Abstract

Aortic branch malperfusion complicates up to one-third of acute type A aortic dissection (ATAAD), and it is a strong predictor of poor outcomes. We analyzed our results for the surgical management of this high-risk cohort. We queried our aortic database for consecutive patients undergoing ATAAD repair. Those presenting with malperfusion were compared with those without. Outcomes were compared using univariate and multivariate analysis. From 1997 to 2019, a total of336 patients underwent ATAAD repair. A total of 97 ATAAD patients presented with malperfusion. Malperfusion patients were more likely to be male (54.8% vs. 75.3%; p = .001), have had a prior myocardial infarction (11.9% vs. 26.8%; p = .001), to present with preoperative renal dysfunction (22.2% vs. 54.6%; p < .001), and to present with shock (12.6% vs. 28.9%; p = .001). The malperfusion group more often underwent coronary artery bypass grafting(5.4% vs. 24.7%; p < .001), and required additional noncardiac procedures 10.3% of the time.

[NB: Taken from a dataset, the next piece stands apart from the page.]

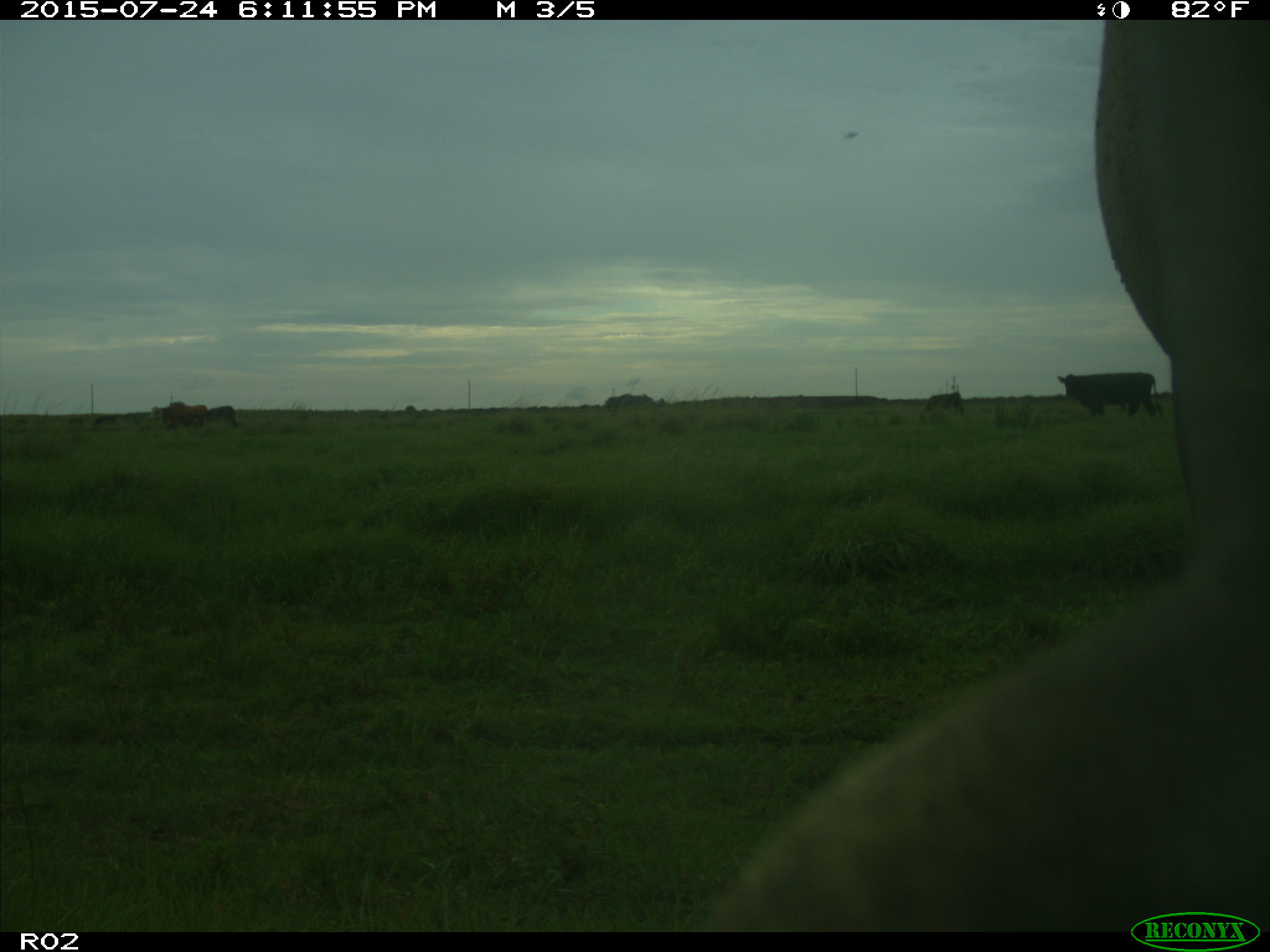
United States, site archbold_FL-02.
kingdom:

Operative mortality (0.8% vs. 15.5%; p < .001) and major adverse events (MAEs) (7.6% vs. 20.6%; p = .001) were both greater for the malperfusion patients. Ejection fraction, diabetes, and malperfusion were predictors of MAEs. Cerebral, coronary, mesenteric, and multiple vascular bed malperfusion were predictors of MAEs, while extremity, renal, and spinal were not. Improving outcomes for this high-risk cohort requires rapid diagnosis and reversal of ischemia while minimizing the risk of aortic rupture, irrespective of the strategic approach.